While portions of the northeast continue to dig out of the three and a half feet to four feet of snow that fell only days ago, it appears a new system will be pushing through the eastern U.S. in time for Christmas Eve and Christmas Day. However, unlike the nor’easter responsible for the heavy snow last week, the Christmas event won’t come in coastal storm form.
And while many are hoping for a White Christmas 2020, it appears much of this precipitation will be wet rather than white. With Christmas still days away, though, there are differences among the computer forecast model output that aids meteorologists with their weather forecasting. The Canadian and American forecast models have a fast-moving, strong cold front moving through the East Coast by daybreak Christmas morning, with most precipitation falling during the Christmas Eve overnight hours. The European forecast model, though, isn’t as fast, and brings the cold front across the region later in the day Friday. While it does start east coast precipitation on Christmas Eve, the bulk of it falls on Christmas day.
Ahead of the front, temperatures will rise above freezing, even in areas that have snow cover today. With above freezing temperatures, any precipitation that falls will be in liquid form there. Cold air will rush in behind the frontal passage, helping change rain to snow. However, in addition to being colder air, it is also significantly drier air. Because of the dry air intrusion, there won’t be much precipitation left to work with to generate significant snowfall after frontal passage. Because the airmass is rich with moisture ahead of the front, some of the rain, though, could be heavy at times up to the point of frontal passage. Unlike a heavy snow threat from the last storm, rain could be heavy enough this time around to create flooding problems, especially near the I-95 corridor.
New England could pick up a few inches of snow from this frontal passage. Little to no snow is expected south into the Mid Atlantic, even if rain does change to snow before ending there after frontal passage.

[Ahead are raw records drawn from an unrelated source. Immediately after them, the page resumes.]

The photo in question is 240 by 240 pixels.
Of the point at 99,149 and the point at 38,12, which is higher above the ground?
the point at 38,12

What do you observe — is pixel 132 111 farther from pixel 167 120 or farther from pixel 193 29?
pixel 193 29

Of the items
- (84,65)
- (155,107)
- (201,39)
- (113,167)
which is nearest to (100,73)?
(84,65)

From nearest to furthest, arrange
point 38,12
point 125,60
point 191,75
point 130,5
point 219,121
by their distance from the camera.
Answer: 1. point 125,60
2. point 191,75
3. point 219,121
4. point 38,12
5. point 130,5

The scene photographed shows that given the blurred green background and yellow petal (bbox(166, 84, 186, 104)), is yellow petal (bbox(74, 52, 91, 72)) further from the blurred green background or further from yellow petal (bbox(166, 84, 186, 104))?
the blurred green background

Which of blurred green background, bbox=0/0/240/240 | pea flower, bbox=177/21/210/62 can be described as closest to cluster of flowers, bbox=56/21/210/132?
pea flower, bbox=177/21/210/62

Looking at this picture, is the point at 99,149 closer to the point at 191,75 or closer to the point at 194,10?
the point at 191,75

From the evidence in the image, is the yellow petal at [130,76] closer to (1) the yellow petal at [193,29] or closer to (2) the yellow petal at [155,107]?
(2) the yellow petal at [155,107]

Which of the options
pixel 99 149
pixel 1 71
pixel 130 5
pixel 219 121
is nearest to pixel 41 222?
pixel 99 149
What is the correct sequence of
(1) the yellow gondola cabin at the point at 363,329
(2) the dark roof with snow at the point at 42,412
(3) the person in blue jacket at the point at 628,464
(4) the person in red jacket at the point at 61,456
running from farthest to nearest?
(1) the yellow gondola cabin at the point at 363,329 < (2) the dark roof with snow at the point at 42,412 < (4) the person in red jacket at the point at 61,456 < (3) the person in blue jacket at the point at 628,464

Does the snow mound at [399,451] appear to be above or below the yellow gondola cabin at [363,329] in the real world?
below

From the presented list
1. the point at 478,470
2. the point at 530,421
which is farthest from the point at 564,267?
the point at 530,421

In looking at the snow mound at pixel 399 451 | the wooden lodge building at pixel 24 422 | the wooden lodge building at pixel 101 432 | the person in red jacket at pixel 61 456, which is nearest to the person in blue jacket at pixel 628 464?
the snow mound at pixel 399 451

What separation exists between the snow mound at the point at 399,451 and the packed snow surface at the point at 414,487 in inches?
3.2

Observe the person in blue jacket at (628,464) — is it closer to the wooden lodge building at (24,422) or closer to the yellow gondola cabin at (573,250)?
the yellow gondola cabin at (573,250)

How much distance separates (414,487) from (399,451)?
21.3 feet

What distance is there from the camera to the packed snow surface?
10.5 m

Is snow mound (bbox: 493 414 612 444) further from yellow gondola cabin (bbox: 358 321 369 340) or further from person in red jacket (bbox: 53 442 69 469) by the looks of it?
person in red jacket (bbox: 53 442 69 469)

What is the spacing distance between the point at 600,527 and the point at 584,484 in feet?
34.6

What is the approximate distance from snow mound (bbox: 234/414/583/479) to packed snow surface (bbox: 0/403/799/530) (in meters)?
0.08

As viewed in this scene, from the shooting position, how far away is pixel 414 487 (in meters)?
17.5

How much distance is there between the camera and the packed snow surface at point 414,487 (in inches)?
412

The strong front will also bring strong winds. Strong winds may tamper with outdoor holiday decorations. Winds may also be strong enough to knock down tree branches or wires, resulting in some scattered power outages on Christmas Day, especially in the Mid Atlantic and Northeast.
The weather system will clear out relatively quickly, producing a fair, dry, and cold period for at least the next 24 hours. While this will dry out much of the east, it will help trigger some narrow bands of lake effect snow in portions of the northeast.